We know what God wants. We know his commands, and that we are to be his witnesses of love, and truth, and sacrifice, to the ends of the earth. That’s it. I know we have big plans and think we’ve got things all figured out, but I promise you this, there is no lasting joy outside of God’s will. Discipleship is not hard to understand, but it can be very hard to live, if we are not willing to surrender to the will of God for our life.
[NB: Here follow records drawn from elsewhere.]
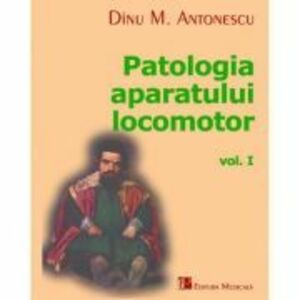 Patologia Aparatului Locomotor Volumul 1 - Dinu M. Antonescu imagine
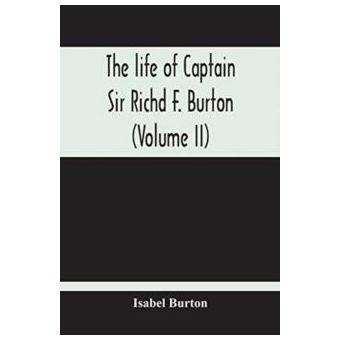 The Life Of Captain Sir Richd F. Burton Volume Ii - 1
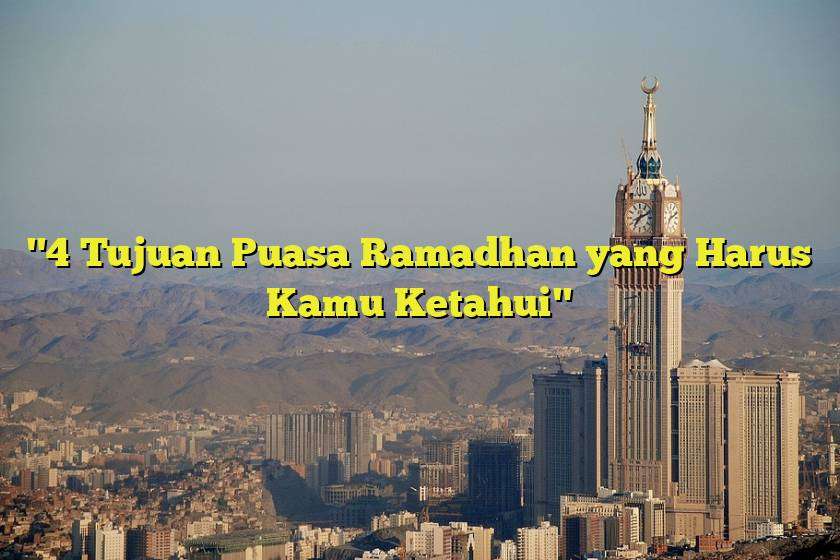 "4 Tujuan Puasa Ramadhan yang Harus Kamu Ketahui"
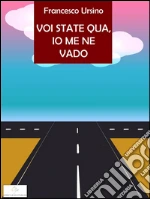Voi state qua, io me ne vado. E-book. Formato EPUB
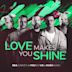 Love Makes You Shine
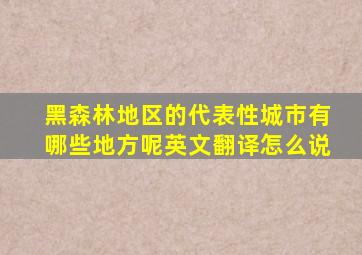 黑森林地区的代表性城市有哪些地方呢英文翻译怎么说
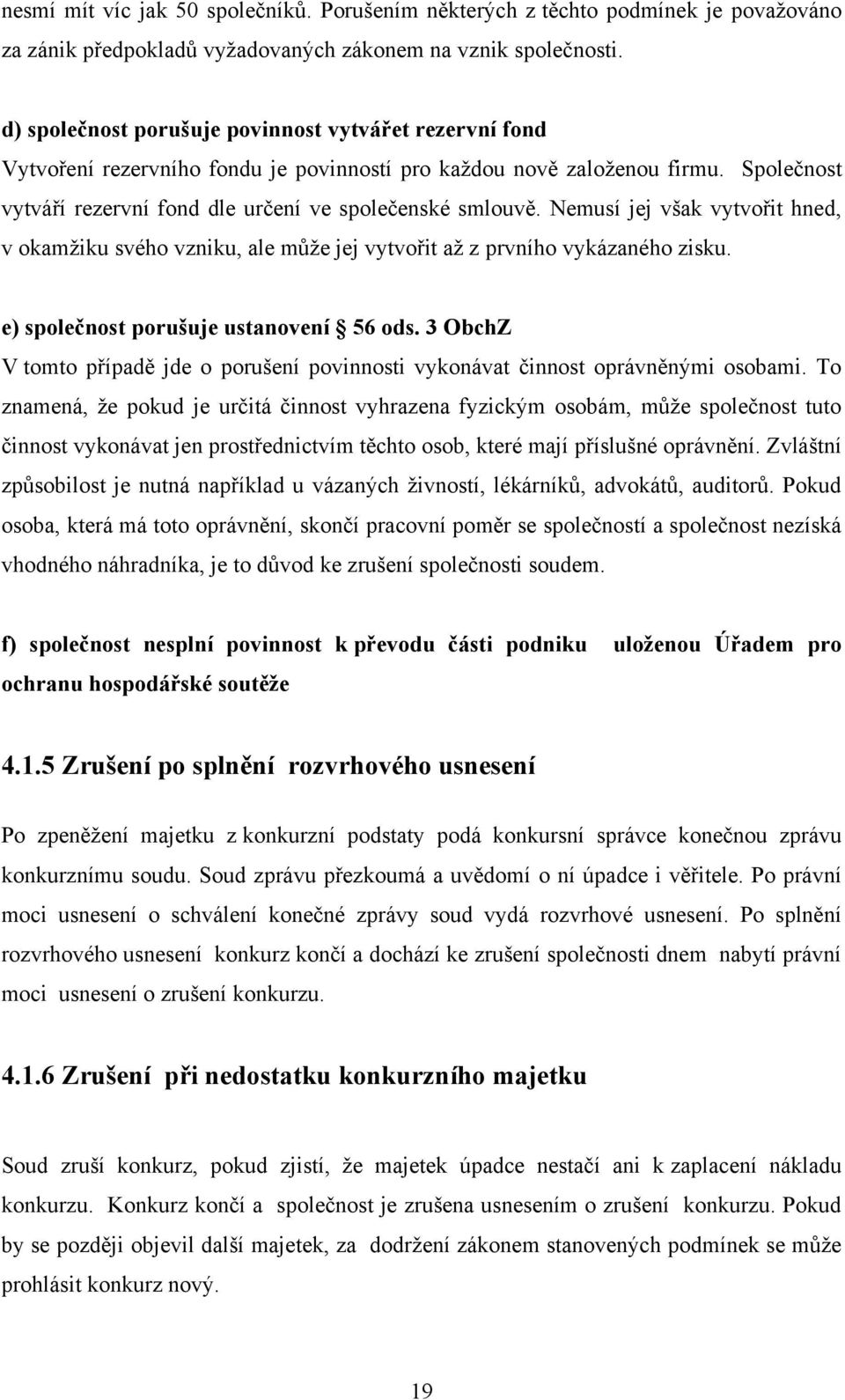 Nemusí jej však vytvořit hned, v okamţiku svého vzniku, ale můţe jej vytvořit aţ z prvního vykázaného zisku. e) společnost porušuje ustanovení 56 ods.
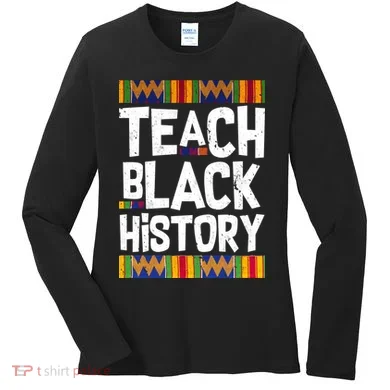 Teach Black History Women's Long Sleeve Shirt
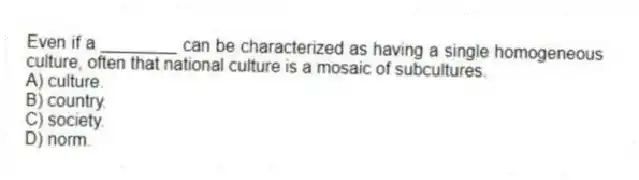 Even if a ________ can be characterized as having a single homogeneous culture, often that national culture is a mosaic of subcultures.
A) culture.
B) country.
C) society.
D) norm.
When we lived in Salinas, Mark was only about four years old. I was mowing the lawn and Mark wanted to help. I said great, I need you to pick up these sticks off the grass. He stood there upset and said he wanted to mow the lawn. He wasn’t even able to reach the handle! I said, “Son, if you really want to help, you can pick up these sticks. That’s what I need you to do.” Obstinate and angry, he refused, and, to my sadness and his, he never did share in my work.

God has work that he needs us to do. With our particular gifts, talents, and treasure, God calls us to do something beautiful with Him. He doesn’t force us though. He invites us to participate in His work of advancing his kingdom of love, justice, and peace. We just need to be willing to let go of the wheel. Trust in God and where God wants to take you. The Spirit will guide you there, if you’re willing to let God be God, and just stay in your lane.

As we journey toward Pentecost, let our prayer always be, “Not my will but yours be done.” May our heart’s desire be always to humbly do the father’s will. May we find the strength of the Holy Spirit to give God our “yes,” to stay in our lane, and do his will to the ends of the earth, if that’s where he calls us. Amen.